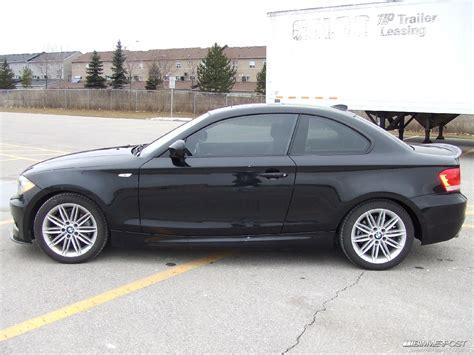 bmw 2014 i128 autos weblog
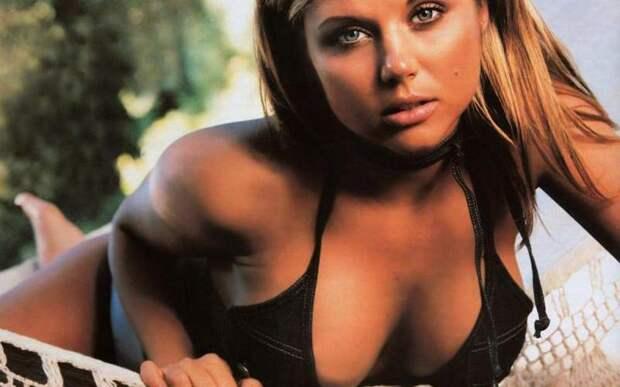 ТОП10 самых красивых девушек с телеэкранов 90-х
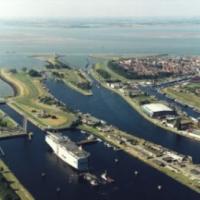 Verkenning Kanaalzone Gent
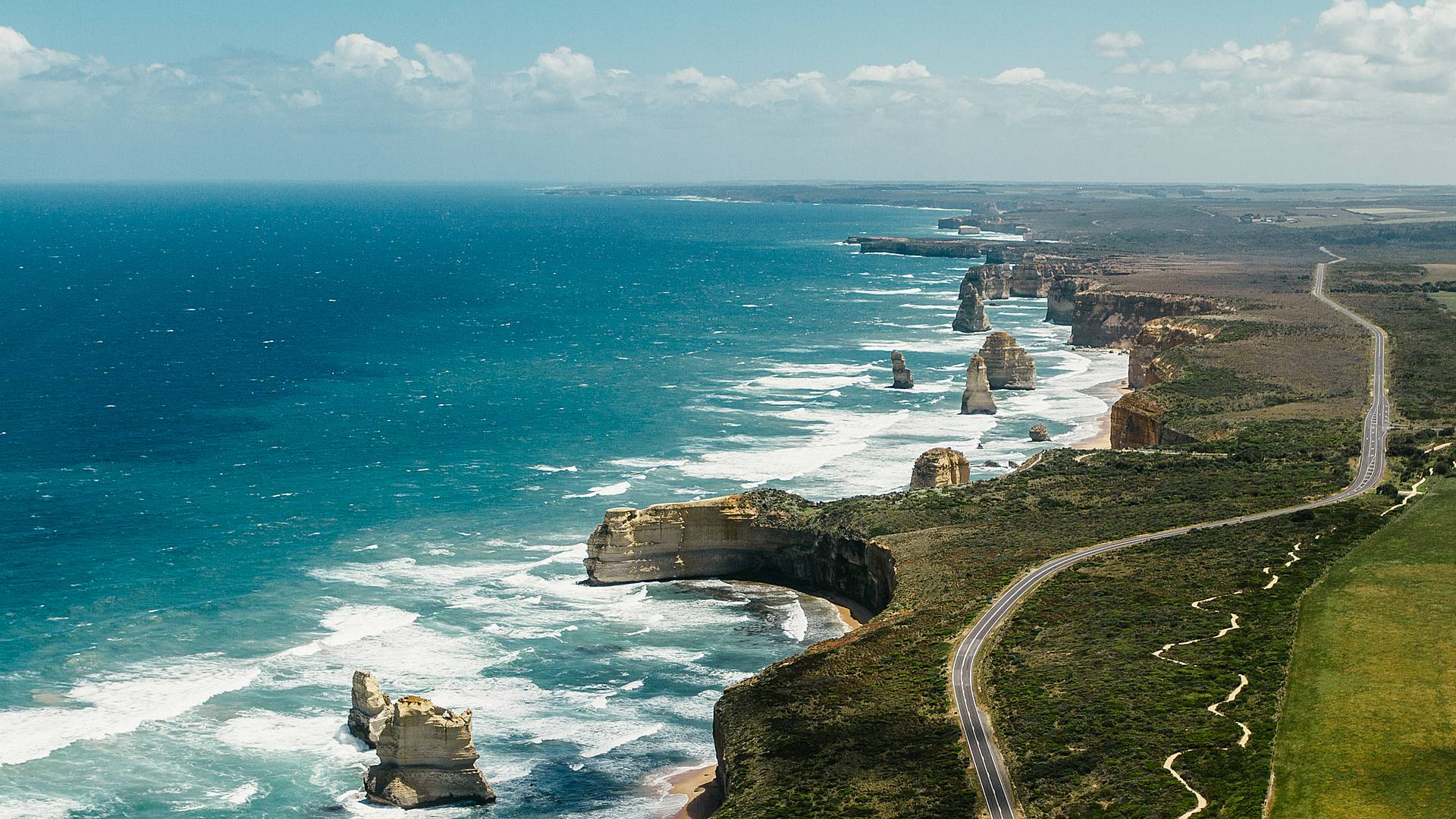 Scenic Routes - Die Great Ocean Road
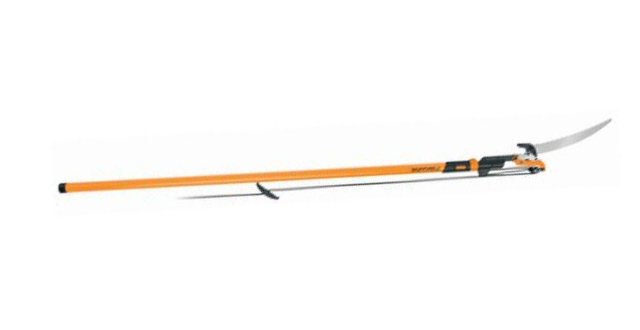 Fiskars 7' - 14' Power-Lever Extendable Pole Saw & Pruner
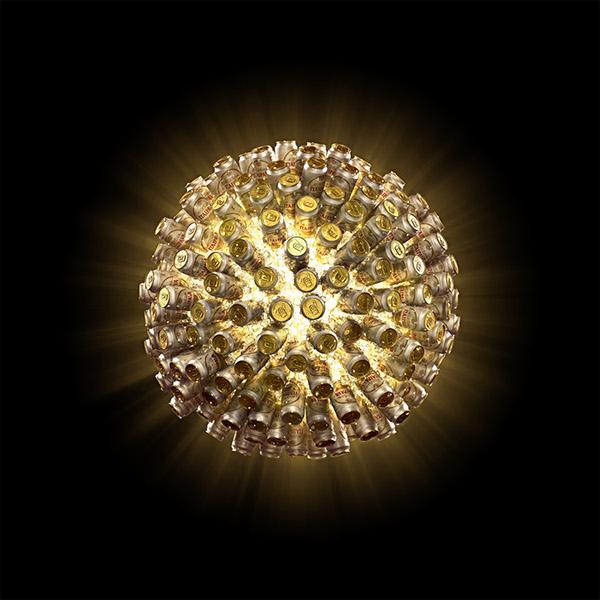 Itaipava Globe by Gabriel Bueno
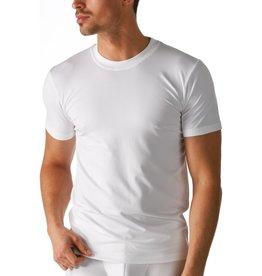 Boru Bamboo heren T-shirt wit -XXL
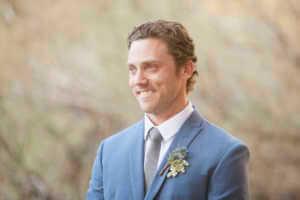 Groom, elopement Palm Springs
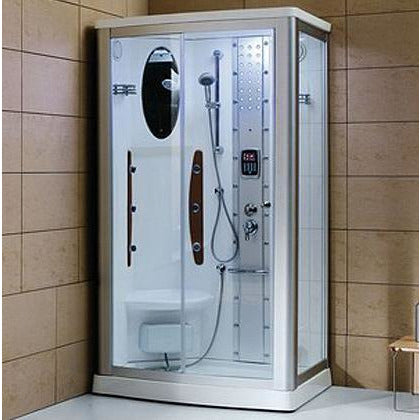 Mesa WS-802A Steam Shower - Bath Parlor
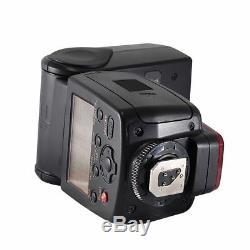 Yongnuo Yn-568ex III Flash Ttl Asservi Sans Câble Pistolet Avec Hss 1/8000 Pour Nikon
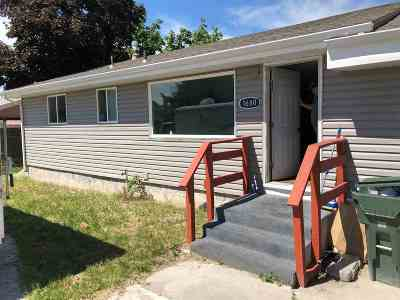 Pocatello ID Single Family Home For Sale: $159,900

......

Output the data above exactly; pictures do not belong in the copy.

# Response to this exercise:
 bmw 2014 i128 autos weblog
 ТОП10 самых красивых девушек с телеэкранов 90-х
 Verkenning Kanaalzone Gent
 Scenic Routes - Die Great Ocean Road
 Fiskars 7' - 14' Power-Lever Extendable Pole Saw & Pruner
 Itaipava Globe by Gabriel Bueno
 Boru Bamboo heren T-shirt wit -XXL
 Groom, elopement Palm Springs
 Mesa WS-802A Steam Shower - Bath Parlor
 Yongnuo Yn-568ex III Flash Ttl Asservi Sans Câble Pistolet Avec Hss 1/8000 Pour Nikon
 Pocatello ID Single Family Home For Sale: $159,900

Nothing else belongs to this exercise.